From “Maps or Meaning”, by Jordan Peterson, Ph.d.
The primordial theriomorphic serpent-god is endless potential; is whatever comprises being prior to the emergence of the capacity for experience. This potential has been represented as the self-devouring dragon (most commonly) because this image aptly symbolizes the union of incommensurate opposites.
The uroboros is simultaneously representative of two antithetical primordial elements. As a snake, the uroboros is a creature of the ground, of matter; as a bird (a winged animal), it is a creature of the air, of the sky, of spirit. The uroboros symbolizes the union of known (associated with spirit) and unknown (associated with matter), explored and unexplored; symbolizes the juxtaposition of the “masculine” principles of security, tyranny and order with the “feminine” principles of darkness, dissolution, creativity and chaos.
Furthermore, as a snake, the uroboros has the capacity to shed its skin – to be “reborn.” Thus, it also represents the possibility of transformation, and stands for the knower, who can transform chaos into order, and order into chaos.

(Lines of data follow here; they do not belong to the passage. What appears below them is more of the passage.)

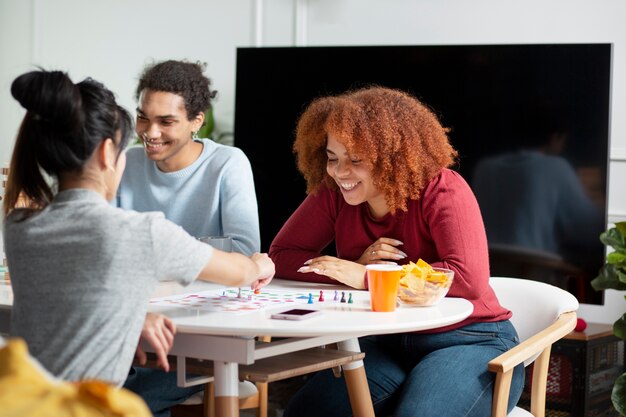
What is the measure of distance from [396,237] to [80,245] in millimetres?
1111

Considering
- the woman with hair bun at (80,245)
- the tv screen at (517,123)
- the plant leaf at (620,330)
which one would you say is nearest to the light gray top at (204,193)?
the woman with hair bun at (80,245)

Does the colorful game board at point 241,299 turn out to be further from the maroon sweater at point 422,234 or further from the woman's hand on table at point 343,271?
the maroon sweater at point 422,234

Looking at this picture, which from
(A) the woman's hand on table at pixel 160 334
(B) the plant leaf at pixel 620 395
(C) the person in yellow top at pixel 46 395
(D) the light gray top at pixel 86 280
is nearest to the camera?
(C) the person in yellow top at pixel 46 395

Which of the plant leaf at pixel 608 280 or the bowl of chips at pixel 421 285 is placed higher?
the bowl of chips at pixel 421 285

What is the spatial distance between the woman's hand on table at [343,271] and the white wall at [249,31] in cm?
194

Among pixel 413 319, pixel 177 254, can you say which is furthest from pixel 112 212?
pixel 413 319

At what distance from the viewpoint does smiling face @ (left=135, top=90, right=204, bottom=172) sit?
9.69ft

The uroboros stands for, or constitutes, everything that is as of yet unencountered, prior to its differentiation as a consequence of active exploration and classification. It is the source of all the information that makes up the determinate world of experience – and is, simultaneously, the birth-place of the experiencing subject.
The uroboros is one thing, as everything that has not yet been explored is one thing; it exists everywhere, and at all times. It is completely self-contained, completely self-referential: it feeds, fertilizes and engulfs itself. It unites the beginning and the end, being and becoming, in the endless circle of its existence. It serves as symbol for the ground of reality itself. It is the “set of all things that are not yet things” – the primal origin and ultimate point of return for every discriminable object, and every independent subject. It serves as progenitor of all we know, all that we don’t know, and of the spirit that constitutes our capacity to know – and not know. It is the mystery that constantly emerges when solutions to old problems cause new problems; is the sea of chaos surrounding man’s island of knowledge – and the source of that knowledge, as well. It is all new experience generated by time, which incessantly works to transform the temporarily predictable once again into the unknown. It has served mankind as the most ubiquitous and potent of primordial gods:
“This is the ancient Egyptian symbol of which it is said, “Draco interfecit se ipsum, maritat se ipsum, impraegnat se ipsum.” It slays, weds, and impregnates itself. It is man and woman, begetting and conceiving, devouring and giving birth, active and passive, above and below, at once.
As the Heavenly Serpent, the uroboros was known in ancient Babylon; in later times, in the same area, it was often depicted by the Mandaeans; its origin is ascribed by Macrobius to the Phoenicians. It is the archetype of the [greek phrase], the All One, appearing as Leviathan and as Aion, as Oceanus, and also as the Primal Being that says “I am Alpha and Omega.” As the Kneph of antiquity it is the Primal Snake, the “most ancient deity of the prehistoric world.” The uroboros can be traced in the Revelation of St. John and among the Gnostics as well as among the Roman syncretists; there are pictures of it in the sand paintings of the Navajo Indians and in Giotto; it is found in Egypt, Africa, Mexico, and India, among the gypsies as an amulet, and in the alchemical texts.”